- **Task material**
- Opening Delimiter -
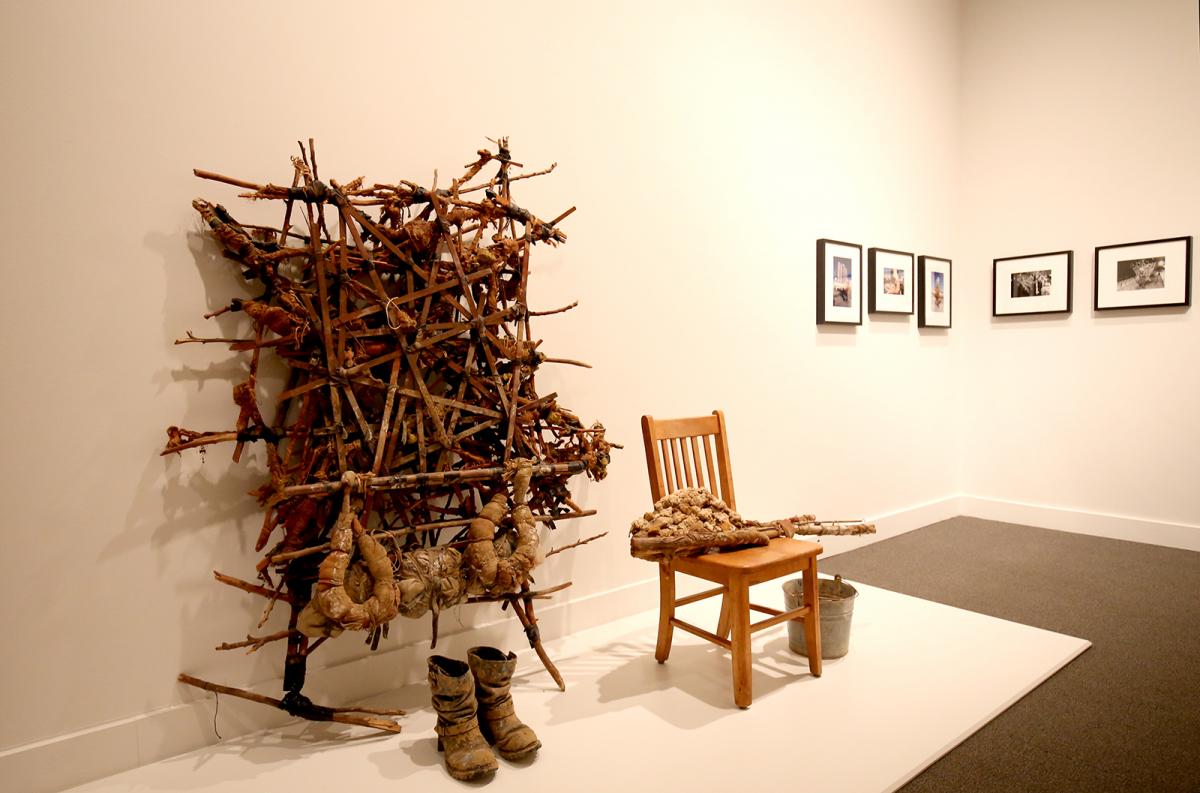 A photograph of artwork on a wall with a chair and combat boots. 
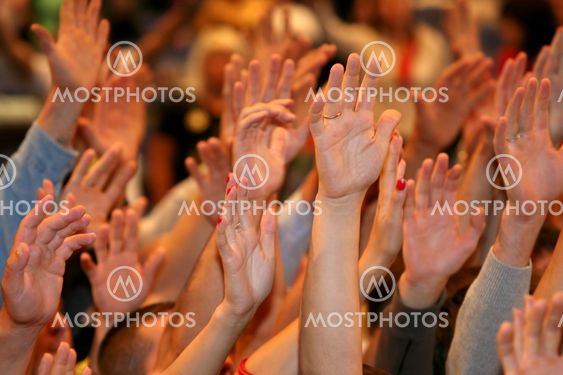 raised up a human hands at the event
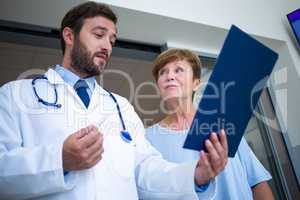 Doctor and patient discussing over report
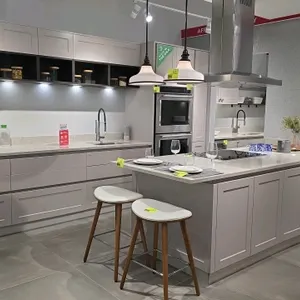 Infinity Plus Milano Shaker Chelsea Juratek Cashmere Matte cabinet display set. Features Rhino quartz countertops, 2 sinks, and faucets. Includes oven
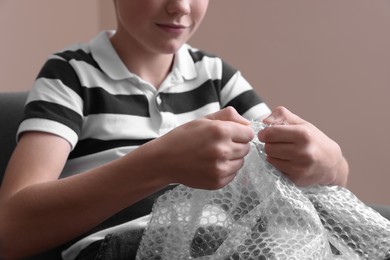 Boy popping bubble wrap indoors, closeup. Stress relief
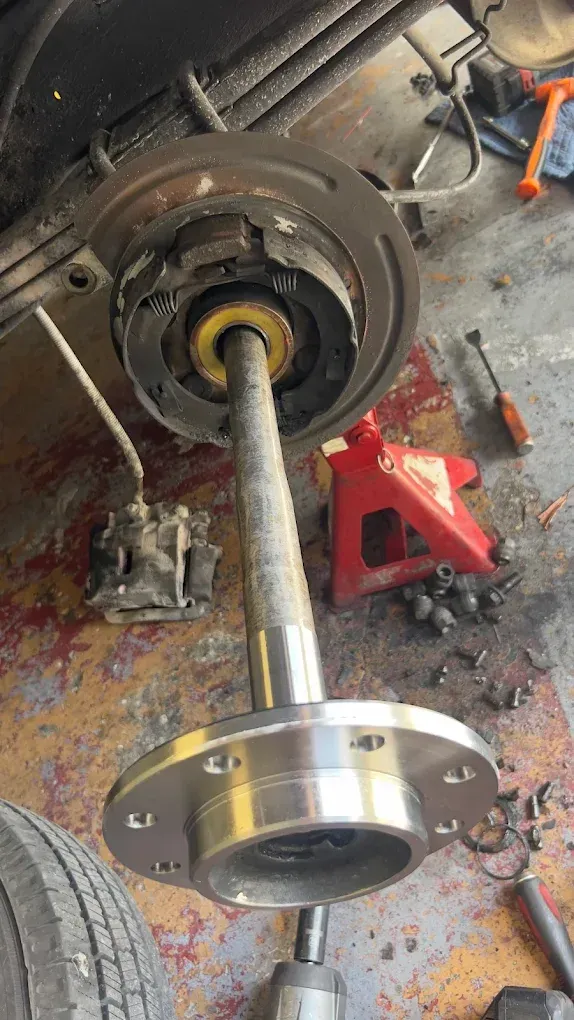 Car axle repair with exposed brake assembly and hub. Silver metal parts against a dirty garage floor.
- Closing Delimiter -
- Opening Delimiter -
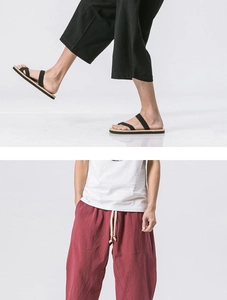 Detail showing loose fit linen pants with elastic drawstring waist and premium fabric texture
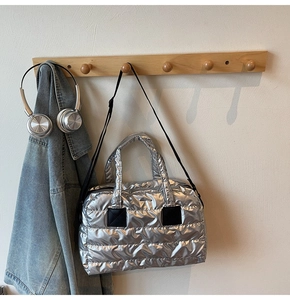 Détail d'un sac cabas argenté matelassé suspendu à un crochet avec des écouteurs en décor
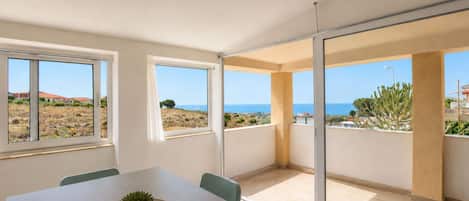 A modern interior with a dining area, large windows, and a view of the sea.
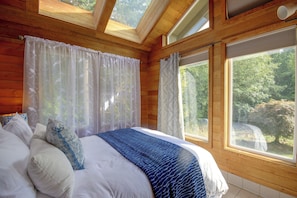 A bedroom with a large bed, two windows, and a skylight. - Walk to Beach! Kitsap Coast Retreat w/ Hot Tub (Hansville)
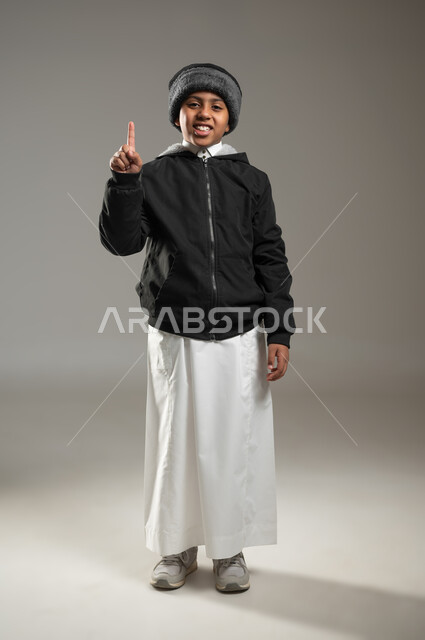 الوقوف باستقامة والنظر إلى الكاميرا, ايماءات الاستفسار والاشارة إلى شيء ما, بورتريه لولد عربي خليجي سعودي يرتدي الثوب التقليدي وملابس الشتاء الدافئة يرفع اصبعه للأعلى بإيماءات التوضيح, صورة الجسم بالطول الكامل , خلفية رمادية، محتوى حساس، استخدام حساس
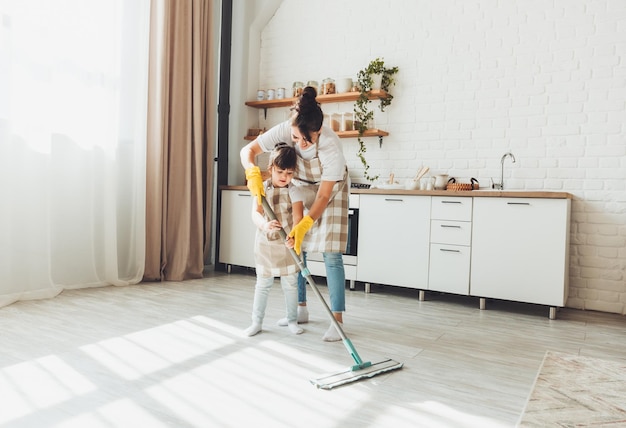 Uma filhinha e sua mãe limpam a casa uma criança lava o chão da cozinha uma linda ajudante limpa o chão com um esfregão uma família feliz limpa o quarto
- Closing Delimiter -
- **Task directions**
The lines to set down run from the line with "A photograph of" up to and including the line with "Car axle repair" in the entries above. Reproduce them exactly, with no pictures.

- **Output of the exercise**
 A photograph of artwork on a wall with a chair and combat boots. 
 raised up a human hands at the event
 Doctor and patient discussing over report
 Infinity Plus Milano Shaker Chelsea Juratek Cashmere Matte cabinet display set. Features Rhino quartz countertops, 2 sinks, and faucets. Includes oven
 Boy popping bubble wrap indoors, closeup. Stress relief
 Car axle repair with exposed brake assembly and hub. Silver metal parts against a dirty garage floor.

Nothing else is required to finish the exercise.